I have not attempted to bake these myself. My dear friend Elizabeth is a wonderful baker and since she introduced me to them, she makes them for me. 🙂 This could be a fun baking project with the kids. The sponge cake is basic enough, the chocolate sauce is easy to make with kids and the rolling the squares of cake in coconut a fun (and messy) activity.
Lamingtons are to Australians what chocolate cupcakes are to Americans. They are squares of yellow butter cake dipped into a chocolate sauce and coated with unsweetened coconut. It must be a firm-textured butter cake with a fine crumb, which is exactly what you’ll get with the recipe below. For best results, it should be made a day ahead.
Lamingtons are a national favorite in Australia, sold at almost every bake sale in Australia and practically every bakery. Kids love eating them out of hand, but you can serve them at a tea party with knife and fork. A scoop of vanilla ice cream goes very well with a Lamington.

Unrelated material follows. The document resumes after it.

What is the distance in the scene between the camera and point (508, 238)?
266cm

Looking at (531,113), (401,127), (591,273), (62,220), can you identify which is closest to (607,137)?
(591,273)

If you prefer, make the variation of using macadamia nuts instead of coconut.
- 1 3/4 cups bleached all-purpose flour, plus more for the pan
- 2 teaspoons baking powder
- 12 tablespoons (1 1/2 sticks) salted butter, at room temperature
- 1 1/2 cups granulated sugar
- 1 1/2 teaspoons pure vanilla extract
- 3 large eggs
- 1 cup whole milk
- 4 cups confectioners’ sugar
- 1/2 cup unsweetened cocoa powder
- 4 tablespoons (1/2 stick) salted butter, melted
- 2/3 cup boiling water
- 3 to 4 cups shredded unsweetened coconut
To make the cake, adjust an oven rack to the lower third position and preheat the oven to 350°F. Grease a 13 x 9 x 2–inch baking pan, dust it with flour, and knock out the excess flour.
Whisk the flour and baking powder together in a medium bowl.
Beat the butter in a large bowl with an electric mixer on medium speed until smooth. Add 1/4 cup of the sugar and the vanilla and beat for 30 seconds. While beating, gradually add the remaining 1 1/4 cups sugar. Scrape the bowl and beater, then beat for 5 minutes on medium-high speed. Add the eggs one at a time, beating well after each. On low speed, add the flour mixture in 3 additions alternately with the milk in 2 additions, beginning and ending with the dry ingredients and beating only until smooth. Scrape the batter into the prepared pan and smooth the top.
Bake for 35 to 40 minutes, until the cake is golden brown and pulls away slightly from the sides of the pan and a toothpick inserted into the center comes out clean. Cool the cake in its pan on a wire rack for 15 minutes, then cover the cake pan with a wire rack and invert the two. Remove the pan, cover the cake with another rack, and invert the cake again to cool completely right side up.
Drape the cake loosely with a kitchen towel and leave at room temperature overnight.
To make the chocolate sauce, in a medium metal bowl whisk together the confectioners’ sugar, cocoa, butter, and boiling water until smooth. Set the bowl into a pan of very hot water to keep the sauce fluid. Spread the coconut in a shallow dish or pie plate. Drop a piece of cake into the chocolate sauce and use two long-tined forks to turn the cake quickly in the sauce to coat all surfaces. Lift the cake out of the sauce, letting excess sauce drip back into the bowl, and transfer the cake to the bowl of coconut. Use your fingers to sprinkle the cake with coconut, rolling it around to coat all surfaces well. Remove the cake from the coconut and set it on a wire cooling rack. Repeat with the remaining cake. Leave the cakes on the wire racks to dry for 1 to 2 hours before serving.
Storing: Lamingtons keep well for 3 to 4 days, stored in an airtight container at room temperature.